Well, I think you can see pretty clearly that the Philips TV is curved and the BVM is flat. The Philips TV also has very warm colors. And there is nothing you can do about it, the only things you can adjust on it are brightness, contrast, saturation and sharpness. The picture is also only perfectly sharp in the center of the screen. The corners are less sharp, mostly because of bad convergence. The BVM has the same sharpness all over the screen. Or at least for a 4:3 image like here. When you adjust the convergence for a 16:9 mode on it, you have to get really close to the screen, and you can see that the sharpness at the left and right side of the screen is not 100% perfect. But at normal viewing distance this is not noticable on the BVM, on the Philips it is.

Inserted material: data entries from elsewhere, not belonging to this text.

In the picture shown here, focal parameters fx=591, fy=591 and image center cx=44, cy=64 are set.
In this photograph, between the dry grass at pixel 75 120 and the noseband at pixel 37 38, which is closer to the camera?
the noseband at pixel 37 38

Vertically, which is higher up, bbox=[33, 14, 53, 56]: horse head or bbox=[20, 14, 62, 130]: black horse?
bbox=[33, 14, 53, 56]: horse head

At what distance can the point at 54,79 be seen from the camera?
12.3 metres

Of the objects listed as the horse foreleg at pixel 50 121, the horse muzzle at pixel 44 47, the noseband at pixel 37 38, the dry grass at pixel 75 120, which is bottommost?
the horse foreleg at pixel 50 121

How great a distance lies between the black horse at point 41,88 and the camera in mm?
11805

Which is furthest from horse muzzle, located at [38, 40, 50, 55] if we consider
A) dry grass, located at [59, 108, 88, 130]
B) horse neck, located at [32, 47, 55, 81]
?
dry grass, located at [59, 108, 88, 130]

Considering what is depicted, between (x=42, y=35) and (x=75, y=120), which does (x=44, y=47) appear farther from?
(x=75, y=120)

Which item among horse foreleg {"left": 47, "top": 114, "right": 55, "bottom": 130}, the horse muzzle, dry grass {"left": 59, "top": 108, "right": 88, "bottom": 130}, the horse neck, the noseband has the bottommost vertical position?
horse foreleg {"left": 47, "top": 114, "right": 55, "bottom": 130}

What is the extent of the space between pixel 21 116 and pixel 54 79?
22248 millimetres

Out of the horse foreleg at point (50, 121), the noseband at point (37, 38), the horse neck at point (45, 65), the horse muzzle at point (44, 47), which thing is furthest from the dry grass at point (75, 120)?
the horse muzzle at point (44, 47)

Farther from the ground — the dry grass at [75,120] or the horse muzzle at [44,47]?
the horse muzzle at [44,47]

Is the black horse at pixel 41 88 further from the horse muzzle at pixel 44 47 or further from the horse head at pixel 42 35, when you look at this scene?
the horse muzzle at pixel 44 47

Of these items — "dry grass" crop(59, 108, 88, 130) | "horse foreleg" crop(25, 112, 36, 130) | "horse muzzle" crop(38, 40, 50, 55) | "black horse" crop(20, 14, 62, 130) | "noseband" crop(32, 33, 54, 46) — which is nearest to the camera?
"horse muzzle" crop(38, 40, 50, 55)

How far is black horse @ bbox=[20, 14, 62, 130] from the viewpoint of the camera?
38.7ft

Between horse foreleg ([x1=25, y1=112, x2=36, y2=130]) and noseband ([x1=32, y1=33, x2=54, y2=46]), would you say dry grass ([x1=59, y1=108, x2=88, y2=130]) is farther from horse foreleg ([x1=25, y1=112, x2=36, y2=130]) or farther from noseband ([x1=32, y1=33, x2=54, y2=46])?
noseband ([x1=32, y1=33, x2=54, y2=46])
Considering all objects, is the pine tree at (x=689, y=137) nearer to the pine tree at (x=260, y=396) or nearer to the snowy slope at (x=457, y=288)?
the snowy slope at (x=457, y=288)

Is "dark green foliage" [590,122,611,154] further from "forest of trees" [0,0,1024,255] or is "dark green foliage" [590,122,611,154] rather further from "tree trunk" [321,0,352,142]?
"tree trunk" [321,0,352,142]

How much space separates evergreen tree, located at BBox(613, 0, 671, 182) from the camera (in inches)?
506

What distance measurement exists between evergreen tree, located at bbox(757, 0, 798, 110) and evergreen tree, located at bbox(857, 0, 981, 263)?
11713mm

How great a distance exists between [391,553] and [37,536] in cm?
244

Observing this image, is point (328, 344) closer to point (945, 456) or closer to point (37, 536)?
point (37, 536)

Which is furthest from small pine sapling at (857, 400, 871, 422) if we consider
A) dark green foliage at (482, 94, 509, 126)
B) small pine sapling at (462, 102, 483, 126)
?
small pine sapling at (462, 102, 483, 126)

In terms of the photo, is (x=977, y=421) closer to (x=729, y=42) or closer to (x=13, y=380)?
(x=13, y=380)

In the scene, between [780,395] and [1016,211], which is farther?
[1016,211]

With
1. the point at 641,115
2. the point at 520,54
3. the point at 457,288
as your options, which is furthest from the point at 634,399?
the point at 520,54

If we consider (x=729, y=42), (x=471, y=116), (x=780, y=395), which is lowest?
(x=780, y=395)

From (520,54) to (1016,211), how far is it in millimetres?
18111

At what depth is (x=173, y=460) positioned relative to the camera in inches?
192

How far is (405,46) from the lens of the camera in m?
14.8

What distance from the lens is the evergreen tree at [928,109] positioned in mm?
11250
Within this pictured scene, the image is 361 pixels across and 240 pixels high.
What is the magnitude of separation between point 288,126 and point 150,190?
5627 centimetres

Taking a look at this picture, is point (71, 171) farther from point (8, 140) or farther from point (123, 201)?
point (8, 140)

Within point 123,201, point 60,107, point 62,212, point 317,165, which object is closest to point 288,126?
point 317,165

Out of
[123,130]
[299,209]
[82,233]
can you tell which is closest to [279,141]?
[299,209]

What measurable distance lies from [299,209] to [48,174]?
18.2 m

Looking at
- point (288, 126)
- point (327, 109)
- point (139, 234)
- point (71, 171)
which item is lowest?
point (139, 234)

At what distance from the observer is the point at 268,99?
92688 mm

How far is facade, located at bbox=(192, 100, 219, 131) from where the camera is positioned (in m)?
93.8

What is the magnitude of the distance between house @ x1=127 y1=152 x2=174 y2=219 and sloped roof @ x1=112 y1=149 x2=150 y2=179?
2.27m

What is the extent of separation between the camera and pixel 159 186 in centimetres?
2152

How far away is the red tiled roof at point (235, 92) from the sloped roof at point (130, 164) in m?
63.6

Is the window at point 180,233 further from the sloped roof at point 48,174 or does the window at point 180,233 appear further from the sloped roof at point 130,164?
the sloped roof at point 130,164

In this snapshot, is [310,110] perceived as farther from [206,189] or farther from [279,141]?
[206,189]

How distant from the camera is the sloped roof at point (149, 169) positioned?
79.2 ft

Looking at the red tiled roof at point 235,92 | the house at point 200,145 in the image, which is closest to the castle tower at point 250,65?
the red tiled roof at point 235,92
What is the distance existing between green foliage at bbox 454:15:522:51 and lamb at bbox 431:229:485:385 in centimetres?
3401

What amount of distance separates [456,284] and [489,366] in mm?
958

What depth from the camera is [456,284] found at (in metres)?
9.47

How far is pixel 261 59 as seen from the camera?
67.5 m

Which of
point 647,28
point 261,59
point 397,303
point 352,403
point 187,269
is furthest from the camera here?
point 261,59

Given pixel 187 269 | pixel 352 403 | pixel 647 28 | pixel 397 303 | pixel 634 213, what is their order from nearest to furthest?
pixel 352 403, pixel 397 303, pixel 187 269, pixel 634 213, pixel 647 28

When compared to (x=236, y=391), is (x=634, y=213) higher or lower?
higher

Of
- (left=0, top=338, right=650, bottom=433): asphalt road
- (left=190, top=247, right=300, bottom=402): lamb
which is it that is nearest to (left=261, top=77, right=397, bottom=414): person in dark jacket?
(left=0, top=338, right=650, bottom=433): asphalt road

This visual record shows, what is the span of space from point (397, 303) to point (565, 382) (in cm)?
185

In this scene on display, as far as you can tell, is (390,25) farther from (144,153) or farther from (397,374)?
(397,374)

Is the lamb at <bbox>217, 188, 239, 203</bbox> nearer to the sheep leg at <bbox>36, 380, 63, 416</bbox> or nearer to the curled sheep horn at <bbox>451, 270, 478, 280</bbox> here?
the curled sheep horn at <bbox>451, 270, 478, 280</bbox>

As you would expect, the scanlines/blanklines are more clearly distinguishable on the BVM. But it's not a world of a difference.

As for the Panasonic, connecting old consoles directly to it works of course, but the image is pretty bad. It looks quite decent for static images, but it's awful in motion. It seems to turn the 240p image into an interlaced image and then deinterlaces it.
The photo that shows the emulator with CRT shader looks really good I must say (aside from the moiree effect). It looks like a mix of a professional video monitor and a consumer grade TV. But if you see it in person, it looks significantly less sharp than both of the CRTs I have. To make it look more like a CRT I put the TV into dynamic mode. It applies edge enhancement in this mode and the backlight is at maximum (the blacks don't look like real black anymore as a result).
About the choice of shaders, out of the shaders I tried CRT Royale Kurozumi Edition shader looks best, but my PC is not fast enough for it. It's only usable when emulating consoles like the NES. For more advanced systems I'm using Hyllian Multipass, it looks almost the same but is much faster.